## Source extract
▽

- Location: 28°33′35″S 29°46′50″E﻿ / ﻿28.5597°S 29.7805°E Ladysmith, KwaZulu-Natal, South Africa
- Date: 20 January 1992; 34 years ago
- Attack type: Mass shooting
- Weapons: Ruger Mini-14; .357 Magnum revolver;
- Deaths: 9
- Injured: 19
- Perpetrator: Carel Johannes Delport

= 1992 Ladysmith shooting =

1992 mass shooting in South Africa

The Ladysmith massacre was a mass shooting that occurred in the Ladysmith, KwaZulu-Natal area on 20 January 1992, in South Africa, perpetrated by Carel Johannes Delport. Most of Delport's victims were black, and in the aftermath racial tensions in the area increased. Delport was subsequently arrested and sentenced to 39 years in prison.

==Shooting==
The shooting began at the farm in Allerkraal after Delport had an argument with his father about the sale of three calves, and when his father showed him the money he had just received, commenting that he would give it to his stepmother, Delport armed himself with a .357 Magnum revolver. Delport killed his father with a shot to the chest on the veranda, then attempted to help him but he was already dead. Delport next shot the farm's housemaid, Makhozana Alzina Ntombela, in the kitchen and set fire to the mattress in his room and his car, which eventually caused the house to burn down. Outside, about 750 metres from the farm, Delport killed Msamaniso Mdladla and Petros Ndlala, the two black men who had come to buy the calves, and then drove to his stepmother's home in Ladysmith to set her car on fire, but when he failed to find it, he began shooting randomly at people in the street with a Ruger Mini-14.

Delport continued shooting at the parking lot of a shopping centre, killing a total of five people, including traffic officer Prithlal Rambally, who was hit three times, and wounding 11 more. When police arrived at the scene he sped away in his truck towards Newcastle and shot at commuters in a bus, wounding six of them. Delport was eventually arrested on a road outside of Ladysmith, after a short chase and a shootout with police, in which two officers were wounded. Besides the rifle, police recovered four 30-round magazines, the .357 Magnum revolver and more than 3,600 rounds of ammunition from Delport's truck. Most of his victims were killed with shots to the heart.

===Victims===
Those killed were:

- Marthiens Delport, 68, Delport's father
- Makhozana Alzina Ntombela, 40, housemaid at the Delport farm
- Msamaniso Mdladla, killed at the farm
- Petros Ndlala, killed at the farm
- Melusi Obed Zwane
- Mohamed Faruk Laka
- Enock Lucky Nyatahi
- Patrick Mbongeni Gumede
- Prithlal Rambally, 28, traffic officer
==Perpetrator==

A photo of Delport.

△

## Recorded data
▽

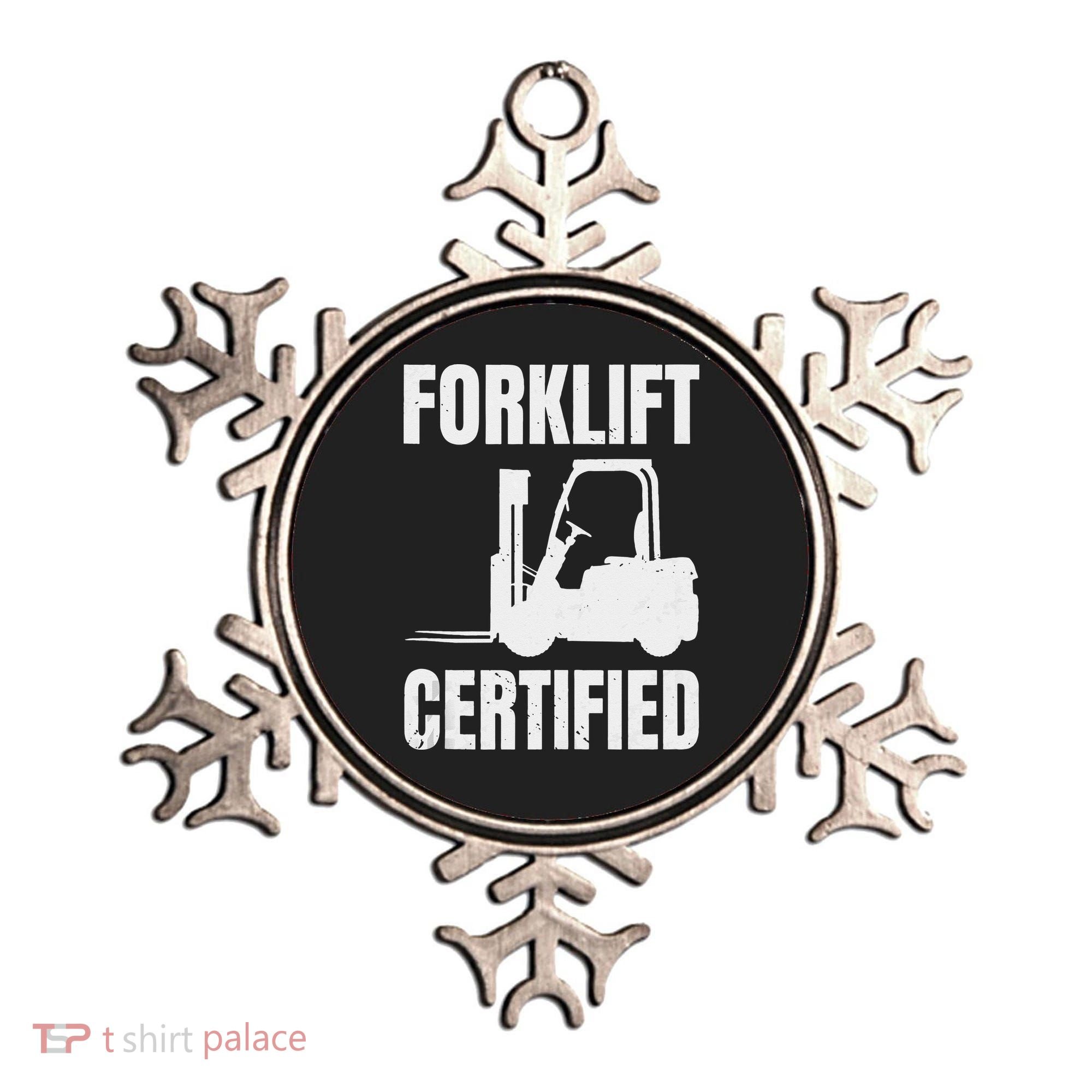 Forklift Certified Certified Forklift Driver Lift Truck Ornament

△

## Actions to take
(a) Answer these questions using the article on the 1992 Ladysmith shooting:
(i) To how many years in prison was Delport sentenced?
(ii) How many rounds of ammunition did police recover from Delport's truck?
(iii) How old was the traffic officer Prithlal Rambally?
(b) Reproduce the part of the article on the 1992 Ladysmith shooting starting with "- Marthiens Delport, 68, Delport's" and going on through "photo of Delport.".

## Completed exercise
(a)
(i) 39 years
(ii) More than 3,600 rounds
(iii) 28

(b)
- Marthiens Delport, 68, Delport's father
- Makhozana Alzina Ntombela, 40, housemaid at the Delport farm
- Msamaniso Mdladla, killed at the farm
- Petros Ndlala, killed at the farm
- Melusi Obed Zwane
- Mohamed Faruk Laka
- Enock Lucky Nyatahi
- Patrick Mbongeni Gumede
- Prithlal Rambally, 28, traffic officer
==Perpetrator==

A photo of Delport.